Does my being vegetarian save a single animal?

Isn’t it the principle that matters?

Tibet mattered to me so much and does now more than ever. I desperately want the oppression to end.

“Save Tibet” is a charity I shall support to the bitter end and until that comes, I shall be carrying that place and those people in my heart.

5 thoughts on “What matters

  1. It seems like you found ‘home’ in Tibet. I don’t think I really found that anywhere outside of London, or I would surely have moved there.
    Best wishes, Pete.

  2. Thank you, Carolyn, for writing about Tibet in a wonderfully interesting way! I understand your feeling of being home and at peace. The photos, although old still show the beauty of the mountain, the smiling people, and the animals they live with. However, the spiritual peace you found there wouldn’t be possible to maintain without an income. My dream of living in the Himalayas has to be only a daydream, as I had to work. At least you have had an experience to last in your memory forever. It also inspired your aim to help the charity devoted to Tibet.

    Joanna x

  3. There is no doubt whatsoever that tourism can and does ruin the lives and habitats of the indigenous people, although it is natural that they should wish to encourage tourists in order to enrich themselves and their country. A vicious circle, unfortunately!
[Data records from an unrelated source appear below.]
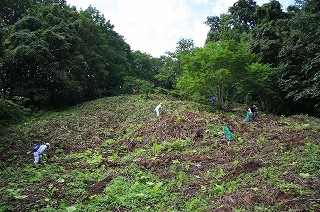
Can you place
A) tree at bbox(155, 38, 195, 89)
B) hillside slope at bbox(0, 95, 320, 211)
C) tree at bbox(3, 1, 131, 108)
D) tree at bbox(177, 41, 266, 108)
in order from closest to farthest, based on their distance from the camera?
1. hillside slope at bbox(0, 95, 320, 211)
2. tree at bbox(177, 41, 266, 108)
3. tree at bbox(3, 1, 131, 108)
4. tree at bbox(155, 38, 195, 89)

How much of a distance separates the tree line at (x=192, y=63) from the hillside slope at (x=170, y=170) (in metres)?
3.69

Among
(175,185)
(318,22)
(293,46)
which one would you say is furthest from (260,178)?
(293,46)

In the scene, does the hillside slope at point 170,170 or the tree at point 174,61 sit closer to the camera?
the hillside slope at point 170,170

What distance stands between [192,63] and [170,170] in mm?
10032

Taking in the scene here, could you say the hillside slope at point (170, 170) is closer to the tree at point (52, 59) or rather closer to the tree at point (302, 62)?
the tree at point (302, 62)

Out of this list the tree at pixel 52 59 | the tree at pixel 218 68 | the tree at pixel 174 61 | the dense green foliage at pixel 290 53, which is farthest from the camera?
the tree at pixel 174 61

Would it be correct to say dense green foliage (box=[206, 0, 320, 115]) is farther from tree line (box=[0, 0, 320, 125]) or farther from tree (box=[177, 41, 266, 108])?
tree (box=[177, 41, 266, 108])

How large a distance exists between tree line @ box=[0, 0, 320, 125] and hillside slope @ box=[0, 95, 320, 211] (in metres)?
3.69

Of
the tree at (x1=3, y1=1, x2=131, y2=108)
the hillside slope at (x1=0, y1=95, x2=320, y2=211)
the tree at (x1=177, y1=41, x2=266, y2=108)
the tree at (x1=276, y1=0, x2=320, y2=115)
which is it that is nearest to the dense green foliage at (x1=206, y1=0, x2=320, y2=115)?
the tree at (x1=276, y1=0, x2=320, y2=115)

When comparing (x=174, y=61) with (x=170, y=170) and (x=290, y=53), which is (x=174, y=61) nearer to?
(x=290, y=53)

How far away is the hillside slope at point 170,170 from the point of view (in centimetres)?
468

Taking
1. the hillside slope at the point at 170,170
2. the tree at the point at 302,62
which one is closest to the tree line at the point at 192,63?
the tree at the point at 302,62

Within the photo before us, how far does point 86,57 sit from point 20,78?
648 cm

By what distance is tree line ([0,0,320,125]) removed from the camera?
48.2 feet
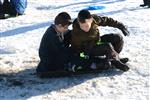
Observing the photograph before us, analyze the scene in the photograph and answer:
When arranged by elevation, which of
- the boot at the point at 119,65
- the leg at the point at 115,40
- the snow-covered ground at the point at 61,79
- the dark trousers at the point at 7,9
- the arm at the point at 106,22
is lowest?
the snow-covered ground at the point at 61,79

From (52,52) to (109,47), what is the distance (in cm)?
87

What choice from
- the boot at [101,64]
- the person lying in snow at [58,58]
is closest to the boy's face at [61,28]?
the person lying in snow at [58,58]

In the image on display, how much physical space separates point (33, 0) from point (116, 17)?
444cm

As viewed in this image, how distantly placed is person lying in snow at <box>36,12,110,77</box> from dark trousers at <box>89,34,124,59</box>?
0.11 meters

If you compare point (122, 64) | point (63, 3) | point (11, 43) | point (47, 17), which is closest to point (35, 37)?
point (11, 43)

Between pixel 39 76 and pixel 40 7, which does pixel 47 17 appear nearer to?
pixel 40 7

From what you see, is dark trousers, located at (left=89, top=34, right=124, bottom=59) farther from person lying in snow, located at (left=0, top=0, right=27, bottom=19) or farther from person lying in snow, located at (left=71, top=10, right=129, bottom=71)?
person lying in snow, located at (left=0, top=0, right=27, bottom=19)

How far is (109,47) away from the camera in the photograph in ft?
23.1

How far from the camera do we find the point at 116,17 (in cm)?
1191

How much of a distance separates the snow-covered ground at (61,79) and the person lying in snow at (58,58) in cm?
14

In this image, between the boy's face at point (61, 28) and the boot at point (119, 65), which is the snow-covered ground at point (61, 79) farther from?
the boy's face at point (61, 28)

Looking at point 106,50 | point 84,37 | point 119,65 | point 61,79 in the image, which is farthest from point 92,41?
point 61,79

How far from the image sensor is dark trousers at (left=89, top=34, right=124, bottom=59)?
7.04 m

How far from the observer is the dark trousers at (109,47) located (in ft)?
23.1
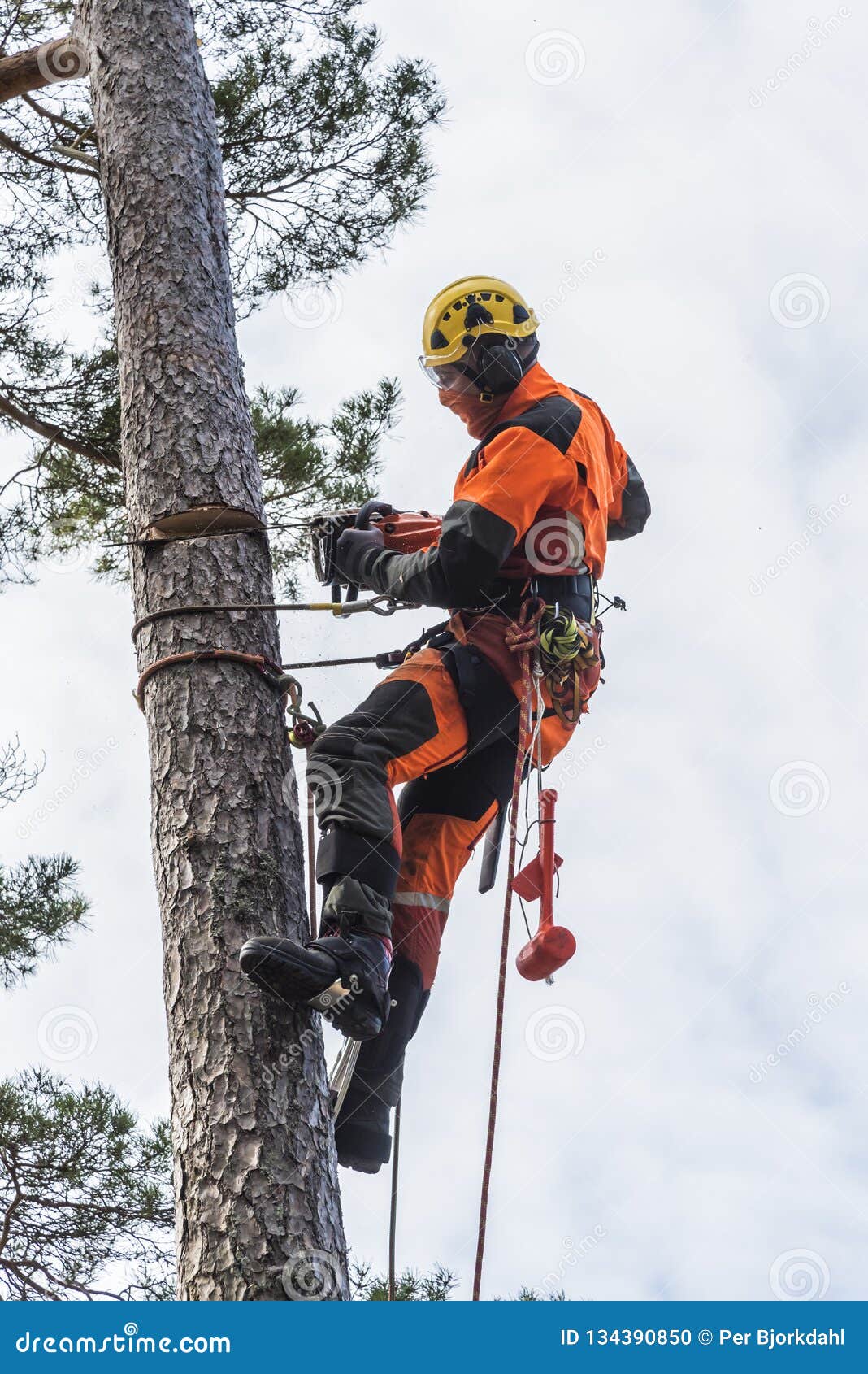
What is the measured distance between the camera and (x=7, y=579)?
6.53m

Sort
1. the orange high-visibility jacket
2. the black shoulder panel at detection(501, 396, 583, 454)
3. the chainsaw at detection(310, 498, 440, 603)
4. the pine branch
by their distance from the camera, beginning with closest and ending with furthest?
the orange high-visibility jacket
the black shoulder panel at detection(501, 396, 583, 454)
the chainsaw at detection(310, 498, 440, 603)
the pine branch

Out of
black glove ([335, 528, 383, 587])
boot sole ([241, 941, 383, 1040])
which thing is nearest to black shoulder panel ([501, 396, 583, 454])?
black glove ([335, 528, 383, 587])

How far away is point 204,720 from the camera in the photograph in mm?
2844

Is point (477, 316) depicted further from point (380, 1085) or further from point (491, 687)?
point (380, 1085)

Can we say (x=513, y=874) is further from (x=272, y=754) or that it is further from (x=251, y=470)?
(x=251, y=470)

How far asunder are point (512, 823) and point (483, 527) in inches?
24.9

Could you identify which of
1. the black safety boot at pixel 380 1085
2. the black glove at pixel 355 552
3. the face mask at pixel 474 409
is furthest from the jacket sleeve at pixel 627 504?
the black safety boot at pixel 380 1085

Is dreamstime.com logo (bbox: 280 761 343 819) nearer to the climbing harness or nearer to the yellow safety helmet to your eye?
the climbing harness

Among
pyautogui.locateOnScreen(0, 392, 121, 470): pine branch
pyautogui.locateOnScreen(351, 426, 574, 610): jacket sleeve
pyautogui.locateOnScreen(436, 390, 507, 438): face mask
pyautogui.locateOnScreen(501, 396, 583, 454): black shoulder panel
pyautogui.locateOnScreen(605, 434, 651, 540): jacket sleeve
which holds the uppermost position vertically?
pyautogui.locateOnScreen(0, 392, 121, 470): pine branch

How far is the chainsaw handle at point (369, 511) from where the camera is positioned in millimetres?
3330

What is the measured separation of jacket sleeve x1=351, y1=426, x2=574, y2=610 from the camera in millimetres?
3000

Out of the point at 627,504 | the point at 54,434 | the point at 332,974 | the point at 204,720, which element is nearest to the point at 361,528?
the point at 204,720

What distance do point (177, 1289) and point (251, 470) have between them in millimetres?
1768

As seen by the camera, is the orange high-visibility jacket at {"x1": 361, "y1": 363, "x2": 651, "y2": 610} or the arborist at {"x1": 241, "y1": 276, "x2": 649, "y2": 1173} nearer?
the arborist at {"x1": 241, "y1": 276, "x2": 649, "y2": 1173}
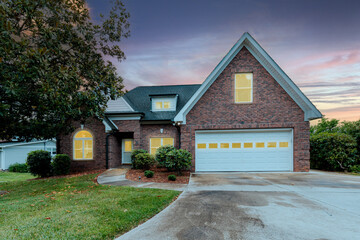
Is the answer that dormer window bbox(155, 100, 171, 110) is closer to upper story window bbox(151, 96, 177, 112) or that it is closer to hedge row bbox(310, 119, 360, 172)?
upper story window bbox(151, 96, 177, 112)

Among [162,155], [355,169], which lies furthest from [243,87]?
[355,169]

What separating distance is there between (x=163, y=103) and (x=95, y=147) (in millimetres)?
6516

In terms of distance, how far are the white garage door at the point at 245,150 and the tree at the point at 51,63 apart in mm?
6630

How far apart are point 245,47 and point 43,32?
11001 millimetres

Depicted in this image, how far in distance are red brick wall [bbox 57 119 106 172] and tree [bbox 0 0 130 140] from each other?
9.66 feet

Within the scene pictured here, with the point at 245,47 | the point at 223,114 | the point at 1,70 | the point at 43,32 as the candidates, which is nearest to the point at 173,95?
the point at 223,114

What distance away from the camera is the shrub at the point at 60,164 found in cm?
1305

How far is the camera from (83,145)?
47.1 feet

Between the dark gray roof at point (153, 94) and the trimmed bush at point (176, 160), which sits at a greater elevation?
the dark gray roof at point (153, 94)

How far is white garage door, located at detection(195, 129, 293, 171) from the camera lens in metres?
11.7

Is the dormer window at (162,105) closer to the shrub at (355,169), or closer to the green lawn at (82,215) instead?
the green lawn at (82,215)

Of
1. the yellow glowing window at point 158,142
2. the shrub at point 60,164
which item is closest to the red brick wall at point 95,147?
the shrub at point 60,164

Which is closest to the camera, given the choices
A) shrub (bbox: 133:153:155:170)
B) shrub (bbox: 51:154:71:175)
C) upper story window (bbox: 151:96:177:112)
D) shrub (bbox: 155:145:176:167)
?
shrub (bbox: 155:145:176:167)

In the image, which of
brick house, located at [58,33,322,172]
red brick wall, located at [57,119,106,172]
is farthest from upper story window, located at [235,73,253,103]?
red brick wall, located at [57,119,106,172]
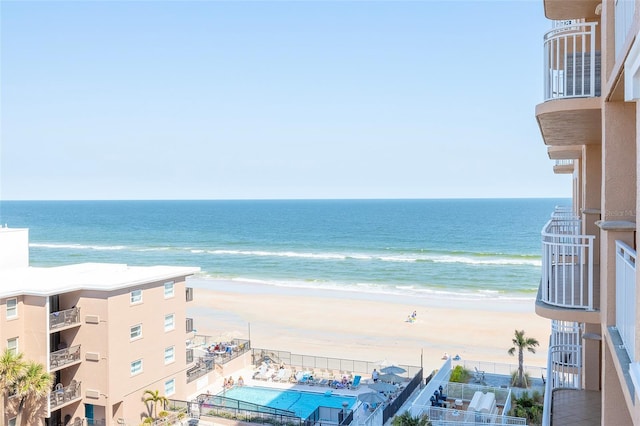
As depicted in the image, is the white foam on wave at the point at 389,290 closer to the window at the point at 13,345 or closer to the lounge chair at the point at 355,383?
the lounge chair at the point at 355,383

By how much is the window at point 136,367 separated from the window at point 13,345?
390cm

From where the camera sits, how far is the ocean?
62.0 m

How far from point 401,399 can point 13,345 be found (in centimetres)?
1484

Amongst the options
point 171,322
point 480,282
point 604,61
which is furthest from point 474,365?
point 480,282

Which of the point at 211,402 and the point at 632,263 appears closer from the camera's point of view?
the point at 632,263

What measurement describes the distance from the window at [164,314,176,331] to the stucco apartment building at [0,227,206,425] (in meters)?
0.04

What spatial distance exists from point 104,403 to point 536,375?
67.1 ft

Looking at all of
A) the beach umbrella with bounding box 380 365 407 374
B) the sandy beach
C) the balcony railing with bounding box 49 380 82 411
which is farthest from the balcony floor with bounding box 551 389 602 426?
the sandy beach

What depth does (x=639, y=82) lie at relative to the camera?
405 centimetres

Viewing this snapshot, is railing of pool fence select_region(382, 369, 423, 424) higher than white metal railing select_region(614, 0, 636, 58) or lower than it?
lower

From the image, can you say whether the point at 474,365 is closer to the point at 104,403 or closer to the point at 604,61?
the point at 104,403

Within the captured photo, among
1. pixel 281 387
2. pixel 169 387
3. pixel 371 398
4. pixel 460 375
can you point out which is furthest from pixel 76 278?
pixel 460 375

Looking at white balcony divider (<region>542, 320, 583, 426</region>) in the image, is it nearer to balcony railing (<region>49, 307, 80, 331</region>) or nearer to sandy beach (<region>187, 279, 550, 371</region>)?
balcony railing (<region>49, 307, 80, 331</region>)

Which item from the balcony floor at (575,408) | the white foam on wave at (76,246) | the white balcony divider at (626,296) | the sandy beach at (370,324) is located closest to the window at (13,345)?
the sandy beach at (370,324)
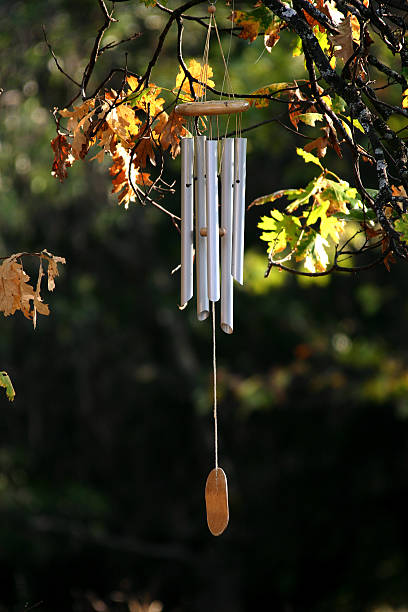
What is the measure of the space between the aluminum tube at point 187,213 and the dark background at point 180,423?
383 cm

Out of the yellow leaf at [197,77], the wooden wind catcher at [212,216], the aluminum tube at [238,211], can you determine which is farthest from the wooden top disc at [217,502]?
the yellow leaf at [197,77]

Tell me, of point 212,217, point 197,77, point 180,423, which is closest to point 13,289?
point 212,217

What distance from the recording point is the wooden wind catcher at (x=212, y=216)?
6.30 feet

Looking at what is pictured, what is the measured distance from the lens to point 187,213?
6.44ft

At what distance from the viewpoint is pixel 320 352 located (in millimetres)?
6348

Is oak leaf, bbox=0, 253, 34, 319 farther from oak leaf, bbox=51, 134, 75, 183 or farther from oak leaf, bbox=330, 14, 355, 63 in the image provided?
oak leaf, bbox=330, 14, 355, 63

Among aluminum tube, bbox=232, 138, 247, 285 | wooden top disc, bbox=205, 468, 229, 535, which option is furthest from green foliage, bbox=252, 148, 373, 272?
wooden top disc, bbox=205, 468, 229, 535

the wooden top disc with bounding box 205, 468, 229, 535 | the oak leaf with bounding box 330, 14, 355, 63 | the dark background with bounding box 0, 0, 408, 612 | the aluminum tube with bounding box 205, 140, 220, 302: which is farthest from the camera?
the dark background with bounding box 0, 0, 408, 612

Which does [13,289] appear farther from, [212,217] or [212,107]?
[212,107]

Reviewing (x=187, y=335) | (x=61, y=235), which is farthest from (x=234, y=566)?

    1. Sadly I think the Tibetans reap no benefit at all from the tourism that has turned a spiritual place into a Chinese Disneyland. I have not been back to see it but that is the impression I get from afar. It is sacrilegious, in my view. An American author wrote a series of very wonderful novels about a Chinese detective who had fallen afoul of his government and was sent to Tibet. I wasn’t at all sure how I would feel about the story but it was quite wonderful. Elliot Pattison has written another series about the years leading up to the Revolutionary War, also wonderful.